Intel Corp. is covering all bets on its upcoming Springdale and Canterwood core-logic chipsets by ensuring the devices support three memory speed grades--DDR400, DDR333, and the workhorse of the bunch, DDR266.
The chipsets, which are set to launch in the second quarter, will be shielded against possible shortages or pricing issues that might arise with the volume ramp of DDR400 memory by affording buyers the option of using either of the other two DDR memory speeds.
The added flexibility was part of the PC product briefings shared last week at the Intel Developer Forum, held here. Despite the added provisions, the company "is not really concerned about the supply of DDR400" at the time Springdale and Canterwood become available, said Pete MacWilliams, a senior Intel fellow and director of platform architecture.
"We'll be glad to see all the DDR400 chips at the
right price that the industry can produce, but we don't depend on any particular memory speed," he said.
The Springdale and Canterwood chipsets are designed for multiprocessor support beginning with the Northwood version of the Pentium 4, and later in the year extending to Intel's Prescott MPU. Both chipsets support dual-channel memory and Intel's upcoming 800-MHz frontside bus.
The Springdale is aimed at mainstream desktop PCs, while Canterwood is targeted at high-performance desktop workstations.
Intel's effort to accommodate multiple memory options could have a secondary effect by triggering a price and marketing battle among customers as system manufacturers and suppliers pursue different product strategies, according to analysts and chipmakers.
The range of memory alternatives could help OEMs and channel builders play DRAM suppliers against each other to secure better prices, said Sherry Garber, an analyst at Semico Research Corp., Phoenix. "If DDR400 has too high a price premium, systems makers will use less costly DDR333 with Springdale and Canterwood," Garber said. "It will be very difficult for DRAM suppliers to get the premiums they want."
Tom Quinn, vice president of marketing at Samsung Semiconductor Inc., San Jose, agreed. "It's going to be interesting to see how the different speed memories play out in the market. It gives OEMs a tremendous amount of marketing latitude, depending on which price points they want to promote."

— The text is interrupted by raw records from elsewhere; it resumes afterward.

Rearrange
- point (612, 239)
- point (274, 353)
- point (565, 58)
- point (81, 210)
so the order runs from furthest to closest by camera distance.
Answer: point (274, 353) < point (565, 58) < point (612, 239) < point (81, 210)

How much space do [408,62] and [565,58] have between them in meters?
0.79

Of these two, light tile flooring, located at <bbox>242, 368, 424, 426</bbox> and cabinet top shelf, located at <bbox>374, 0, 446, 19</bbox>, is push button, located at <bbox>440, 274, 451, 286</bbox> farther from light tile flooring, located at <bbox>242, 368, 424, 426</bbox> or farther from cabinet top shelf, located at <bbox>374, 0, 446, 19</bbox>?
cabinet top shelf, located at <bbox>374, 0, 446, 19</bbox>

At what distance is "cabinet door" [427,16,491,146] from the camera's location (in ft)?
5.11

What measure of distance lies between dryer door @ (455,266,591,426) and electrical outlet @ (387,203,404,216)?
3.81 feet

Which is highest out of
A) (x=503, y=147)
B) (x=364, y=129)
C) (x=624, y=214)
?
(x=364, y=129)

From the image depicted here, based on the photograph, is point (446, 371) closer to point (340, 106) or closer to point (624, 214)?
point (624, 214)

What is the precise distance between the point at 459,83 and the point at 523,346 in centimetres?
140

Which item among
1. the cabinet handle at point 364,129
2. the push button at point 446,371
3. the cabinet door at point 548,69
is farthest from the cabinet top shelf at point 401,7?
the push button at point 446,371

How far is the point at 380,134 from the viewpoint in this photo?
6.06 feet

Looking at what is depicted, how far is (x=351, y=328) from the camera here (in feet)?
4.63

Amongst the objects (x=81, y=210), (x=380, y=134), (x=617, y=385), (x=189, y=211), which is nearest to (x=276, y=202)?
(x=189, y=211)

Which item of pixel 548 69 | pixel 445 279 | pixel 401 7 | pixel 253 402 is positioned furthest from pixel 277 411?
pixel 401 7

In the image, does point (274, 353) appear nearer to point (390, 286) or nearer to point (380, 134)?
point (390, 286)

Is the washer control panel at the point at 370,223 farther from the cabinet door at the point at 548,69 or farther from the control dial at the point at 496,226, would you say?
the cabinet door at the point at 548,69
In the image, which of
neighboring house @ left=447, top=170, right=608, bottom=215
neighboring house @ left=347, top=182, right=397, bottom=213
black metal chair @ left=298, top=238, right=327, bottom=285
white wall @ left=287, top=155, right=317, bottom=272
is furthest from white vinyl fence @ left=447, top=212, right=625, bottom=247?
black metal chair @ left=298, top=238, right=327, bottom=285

Intel is also moving to tighten the DDR400 timing specs as part of the industry standard being drafted by the JEDEC Solid State Technology Association, according to industry sources. At Intel's request, JEDEC is proposing stricter timing parameters, which could make it even more challenging for producers to achieve high yields--although DRAM makers are said to be in favor of the new standard.
The result of the balloting process will be known in March when the JEDEC memory panel meets in Eindoven, Netherlands.

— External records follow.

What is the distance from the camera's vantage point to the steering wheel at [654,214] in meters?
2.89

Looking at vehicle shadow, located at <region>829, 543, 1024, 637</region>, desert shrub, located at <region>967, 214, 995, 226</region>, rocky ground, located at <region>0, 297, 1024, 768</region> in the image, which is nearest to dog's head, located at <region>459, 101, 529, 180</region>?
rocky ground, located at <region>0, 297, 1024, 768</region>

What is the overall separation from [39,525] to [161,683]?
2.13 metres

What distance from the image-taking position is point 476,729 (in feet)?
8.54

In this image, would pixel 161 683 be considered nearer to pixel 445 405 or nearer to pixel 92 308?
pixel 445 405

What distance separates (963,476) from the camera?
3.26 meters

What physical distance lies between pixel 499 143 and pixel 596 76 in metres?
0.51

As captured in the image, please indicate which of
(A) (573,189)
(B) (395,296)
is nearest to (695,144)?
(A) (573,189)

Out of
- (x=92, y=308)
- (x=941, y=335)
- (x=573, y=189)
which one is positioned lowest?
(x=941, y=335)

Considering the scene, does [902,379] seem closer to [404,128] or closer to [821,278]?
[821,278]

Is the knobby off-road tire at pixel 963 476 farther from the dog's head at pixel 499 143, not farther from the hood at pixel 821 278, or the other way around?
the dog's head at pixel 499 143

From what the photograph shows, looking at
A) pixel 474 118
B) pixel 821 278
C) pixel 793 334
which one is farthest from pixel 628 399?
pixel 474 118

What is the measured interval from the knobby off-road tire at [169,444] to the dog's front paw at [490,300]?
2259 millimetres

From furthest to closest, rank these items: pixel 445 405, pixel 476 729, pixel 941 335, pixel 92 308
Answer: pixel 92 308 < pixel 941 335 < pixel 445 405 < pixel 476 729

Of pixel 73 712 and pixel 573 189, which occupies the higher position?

As Intel opened the door for more memory support in its chipset roadmap, several DRAM makers announced their DDR400 chips and modules have been validated by the company. This includes Hynix Semiconductor, Infineon Technologies, and Samsung Electronics.
Samsung's Quinn said the Korean chipmaker has been in DDR400 component and module production since the fourth quarter. The other Intel-compliant DDR400 vendors are sampling products now.
Elpida Memory, Micron Technology, and Mosel-Vitelic said they have Intel spec-compliant DDR400 chips available.
In addition to its higher frequency, the DDR 400's strength is its match as a multiplier of the 800MHz clock of Intel's frontside bus (FSB). Intel's MacWilliams, however, said that the chipsets' dual-channel memory architecture will deliver high performance even when using DDR333 or DDR266. "It's ideal to have a match, but not essential," he said. "The Brookdale 845 chipsets can support memories without matching an FSB speed."
Looking ahead, Intel should have chipsets supporting next-generation DDR2 memory when it is introduced next year, according to MacWilliams, who expects "it will take a few more years before DDR2 reaches mass production in all PC price points."
Bill Siu, vice president and general manager of Intel's desktop platforms group, said the first processor to use DDR2 memory could be Tejas, slated to be rolled out in 2004 as the follow-on to Prescott. Intel's memory roadmap shows DDR3 debuting in 2006 or 2007.